→ APPLY WHAT YOU READ:
A. Answer these from the Roosevelt passage:
(i) What did one of the congratulatory telegrams say?
(ii) Whom did Roosevelt introduce to Kohlsaat in the library?
(iii) Whom did Roosevelt tell Kohlsaat he would appoint Secretary of State?
B. Proceed with the Roosevelt passage, picking up right after its final sentence.

→ TEXT EXCERPT:
ROOSEVELT AWOKE REFRESHED
early the next morning. “I feel bully!” He went out onto the porch for some air, unaware that he was being minutely observed through the fence. His tanned skin stretched over his jutting jaw. His teeth gleamed through thick, half-parted lips. His neck, too squat for a standing collar, merged with weight-lifter shoulders, sloping two full inches to the tip of his biceps, and his chest pushed apart the lapels of his frock coat. He tugged at his watch chain with short, nervous fingers, shifting his small, square-toed shoes. Here, palpably, was a man of expansive force. When he breathed, the porch seemed to breathe with him.

Breakfast, laced as usual by vast infusions of caffeine, served only to stoke
Roosevelt’s energy. A sheaf of congratulatory telegrams further stimulated him: one read simply,
VIVE LE ROI.
He managed to look solemn on the way to Milburn House, but his mind was seething with politics. During the memorial service, he caught sight of Herman H. Kohlsaat, publisher of the Chicago
Times-Herald
, and whispered urgently, “
I want to see you.”

Kohlsaat followed him back to the Wilcox Mansion. He was shown into the library, and found Roosevelt exchanging compliments with a beaky, fortyish professor from Princeton. “Woodrow, you know Kohlsaat, don’t you? Mr. Kohlsaat, let me introduce you to Woodrow Wilson.” The professor bowed out. Roosevelt got straight to the point.


I am going to make two changes in my Cabinet that I know will please you,” he said. Kohlsaat began to preen. He was a journalist of large influence, and even larger vanity. But what he heard next did not please him at all. “I am going to let John Hay go, and appoint Elihu Root Secretary of State,” Roosevelt said. “I am also going to ask Lyman Gage for his resignation.”

Actually, Roosevelt had no intention of firing either Hay or Gage. On the contrary, he was worried by continued reports that they would resign as soon as he got to Washington. The presence in Buffalo of Kohlsaat, who knew both men well, came as a godsend. Roosevelt had long since perfected the art of manipulating newspapermen. Kohlsaat rose to his herring like a trained seal.

→ DATA PROVIDED:
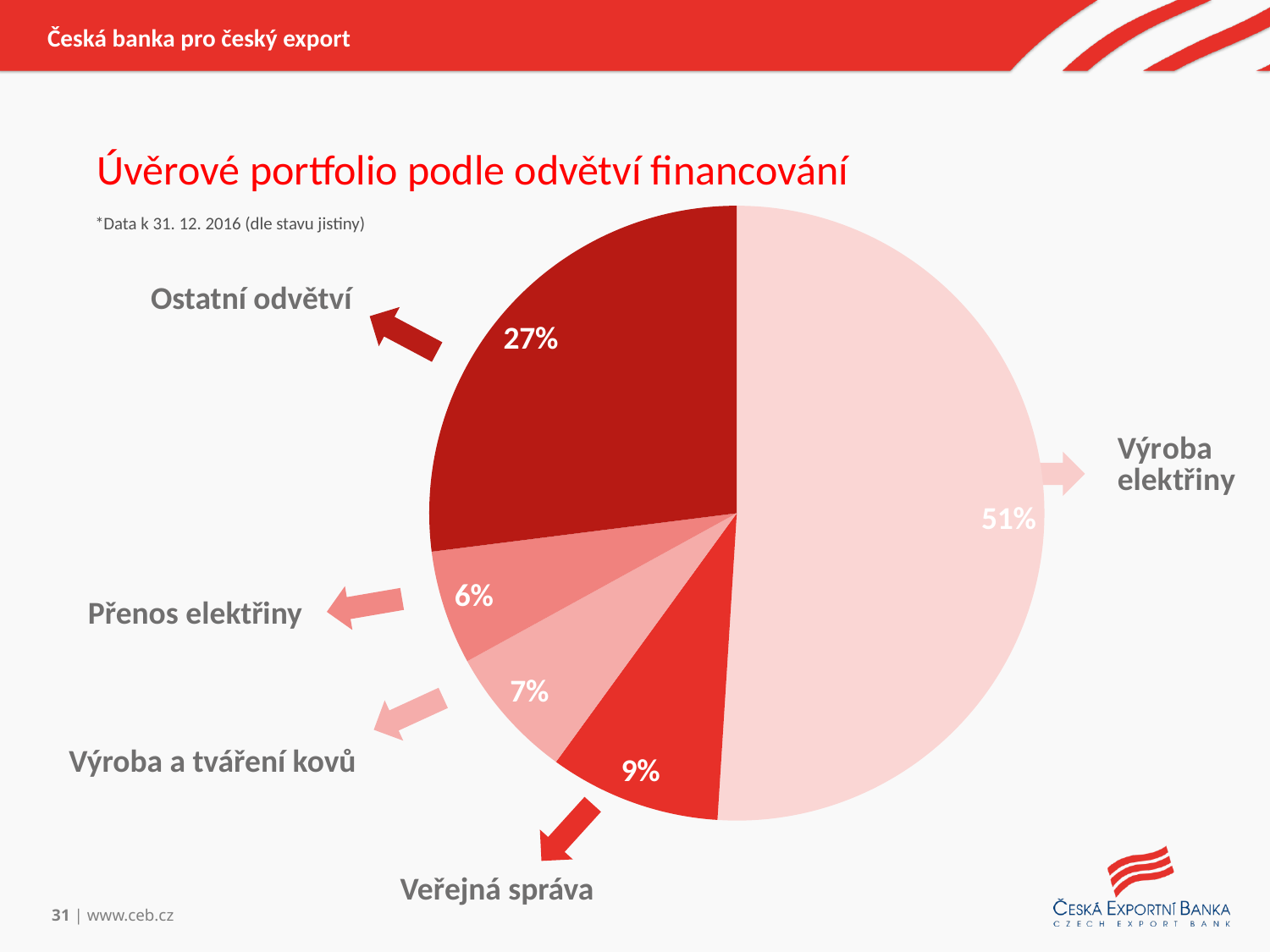
Which is larger, the share for Veřejná správa or the share for Výroba a tváření kovů? Veřejná správa What percentage is labelled for Veřejná správa? 9% What is the difference between the shares of Výroba elektřiny and Ostatní odvětví? 24 percentage points What share of the pie does Výroba elektřiny hold? 51% What is the value for Přenos elektřiny? 6% What is the title of the chart on the slide? Úvěrové portfolio podle odvětví financování What is the value shown for Ostatní odvětví? 27% What type of chart is shown on the slide? Pie chart What is the value for Výroba a tváření kovů? 7% Which category has the smallest slice of the pie? Přenos elektřiny How many categories are shown in the pie chart? 5 Which category has the largest slice of the pie? Výroba elektřiny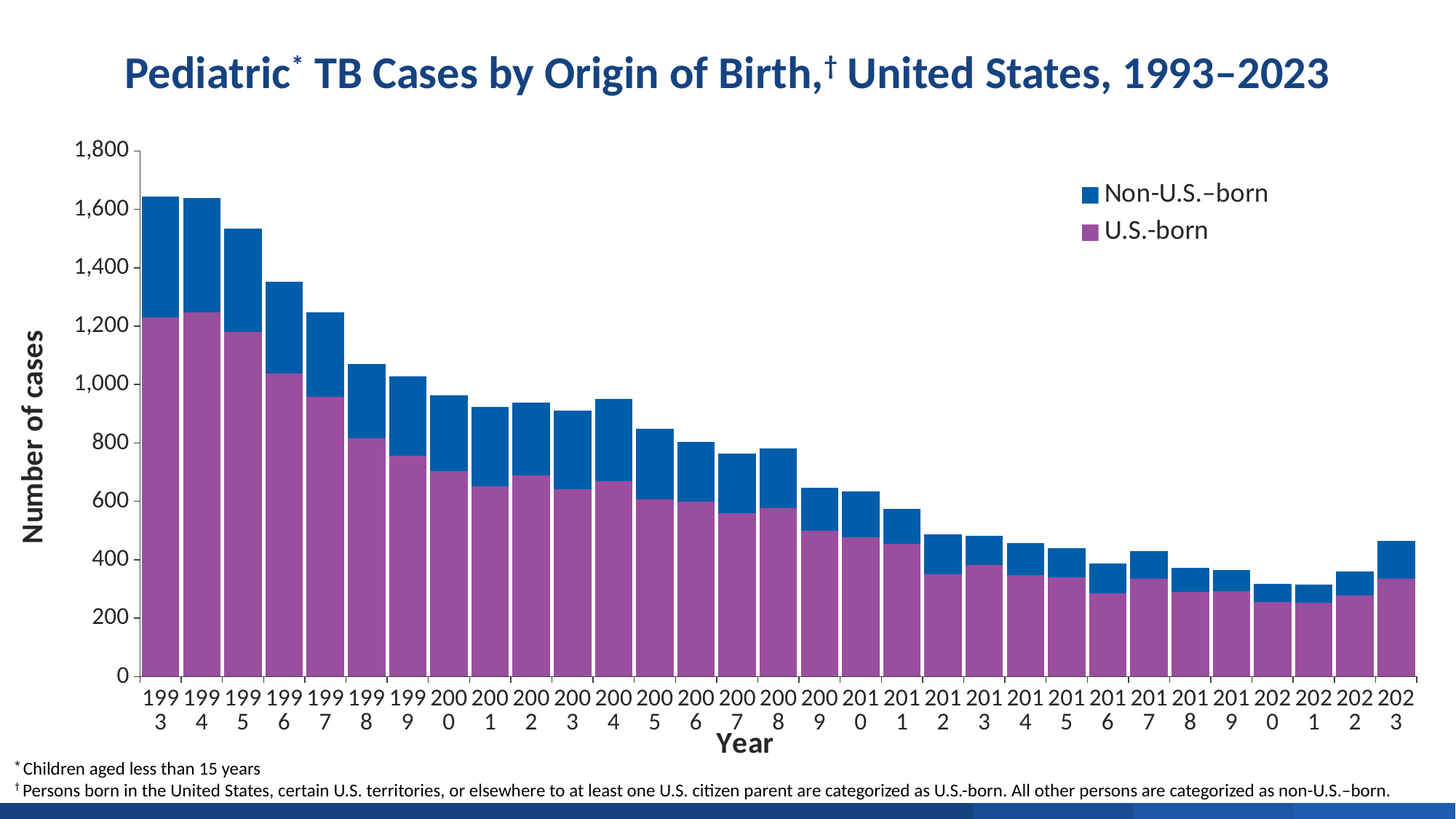
Is the total number of cases for 2023 greater or less than 400? greater Which series is shown in purple? U.S.-born Is the total number of cases for 1993 greater or less than 1,600? greater Do the total number of cases generally rise or fall from 1993 to 2021? fall Is the total number of cases for 1996 greater or less than 1,200? greater How many series does the legend list? 2 Which year has the larger total number of cases, 1993 or 2023? 1993 How many years are shown along the x axis? 31 What kind of chart is shown on the slide? Stacked bar chart Which year has the larger total number of cases, 2022 or 2023? 2023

→ TASK ANSWERS:
A.
(i) VIVE LE ROI.
(ii) Woodrow Wilson, a professor from Princeton.
(iii) Elihu Root.

B.
KOHLSAAT
    
John Hay is an old friend of mine.… What have you against Lyman Gage?
ROOSEVELT
    
(teeth snapping)
He always gets his back up against the wall, and I can’t get around him.
KOHLSAAT
    
Don’t you know I am responsible for Mr. Gage being in the Cabinet? … Yesterday, when you were sworn in, you issued a statement that you were going to carry on McKinley’s policies, and now you propose to fire his Secretary of State and Secretary of the Treasury!
ROOSEVELT
    
(after a pause, falsetto)
 … Old man, I am going to pay you the highest compliment I ever paid any one in my life. I am going to keep both of them!

Compounding the flattery, he invited Kohlsaat to accompany him to Washington the next day. “The only other friend I have on the train is Elihu Root.” Then, casually: “Gage does not like me. I want you to wire him to meet you at your hotel on our arrival and tell him he must stay for a while, at least, and I want you to see the Associated Press man and ask him to send a dispatch that when we reach Washington tomorrow night I am going to ask Hay and Gage to remain in the Cabinet.”

Kohlsaat bustled off feeling he had managed to sway the rods of power. Had he understood the subtleties of Rooseveltian press relations, he might
have seen that he had been tricked into making a personal appeal to Gage. The AP dispatch would also forestall any possible resignation statement by Hay. Neither man could then quit without appearing disloyal to Roosevelt, and to the unfinished agenda of William McKinley.

Roosevelt’s move was well-timed. Even now, in Washington, the Secretary of State was composing a letter that read like a valedictory.

SEPT.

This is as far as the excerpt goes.